Mais par-dessous l’Un contre tous, proclamé par le texte biblique, la tradition monothéiste et les exégètes, paraît se
jouer un duel, Un contre Un, Yahweh contre Pharaon. Le dieu unique d’Israël n’est tel que pour un duel victorieux
contre l’unique dieu vivant de l’Egypte, Pharaon, de même que Yahweh n’est l’Un que face à la multitude des dieux
d’Egypte. Cet affrontement nécessaire de deux entités qui se posent en s’opposant (ou plus exactement la seconde,
Dieu, posant son être en s’opposant à la première, Pharaon) apparaît formellement dans le livre de l’Exode, mais n’est
pas expressément formulée en termes de duel, afin que Yahweh demeure incommensurablement supérieur à
Pharaon, et que sa dépendance essentielle envers celui-ci (Dieu est Un parce que Pharaon l’est en premier)

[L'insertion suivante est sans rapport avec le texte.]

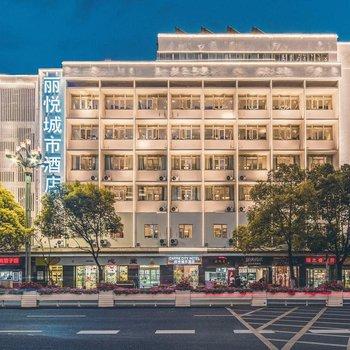 昆明丽悦城市酒店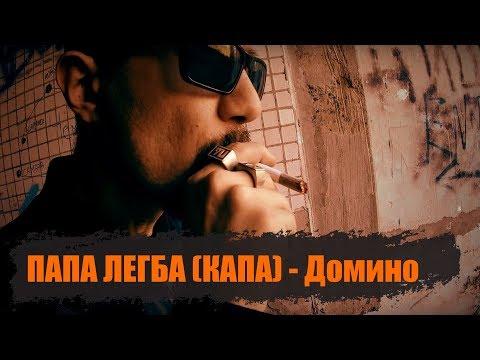 КАПА - Домино (Official Video)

n’apparaisse d’aucune façon. En vérité, l’idée même de duel est formellement niée par la manière dont se déroule le
conflit : loin d’agir en ennemi redoutable, le roi d’Egypte ne persiste à retenir Israël en esclavage que parce que telle
est la volonté de Dieu ("J’endurcirai le cœur du Pharaon", tel est le refrain de Yahweh au long du récit des "Dix Plaies
de l’Egypte"), afin que son triomphe soit plus éclatant. De notre point de vue, cette capture de la volonté de l’ennemi,
dont les décisions sont celles de son adversaire lui-même, paraît comme une invraisemblable surenchère rhétorique,
une montée aux extrêmes ou martingale absolue pour gagner à tout coup puisque tous les coups de l’ennemi sont
décidés par son adversaire pour sa perte. C’est encore plus sûr que de jouer à qui perd gagne ! Cet incroyable
stratagème verbal vise à inverser la vraie faiblesse de Yahweh, sa dépendance ontologique envers Pharaon, qui est
première, en une absolue sujétion de l’être de Pharaon à Yahweh, qui est seconde et purement rhétorique. AntiPharaon, le Dieu d’Israël est voulu comme un Super-Pharaon.
Au niveau suivant, contre le roi d’Egypte, unique prophète des dieux, le texte biblique aligne Moïse, prophète unique
de Yahweh. Enfin, au degré le plus bas du pouvoir sacré, au niveau du grand-prêtre qui dans chaque temple
représente le Pharaon, Dieu place Aaron, frère de Moïse, à qui il déclare : "JE SUIS avec ta bouche et avec sa
bouche. (…) Lui parlera pour toi au peuple, il sera ta bouche et tu seras son dieu." (Ex 4,1). Yahweh lui-même, le dieu
unique, parle en termes égyptiens, puisqu’il fait de Moïse un autre dieu !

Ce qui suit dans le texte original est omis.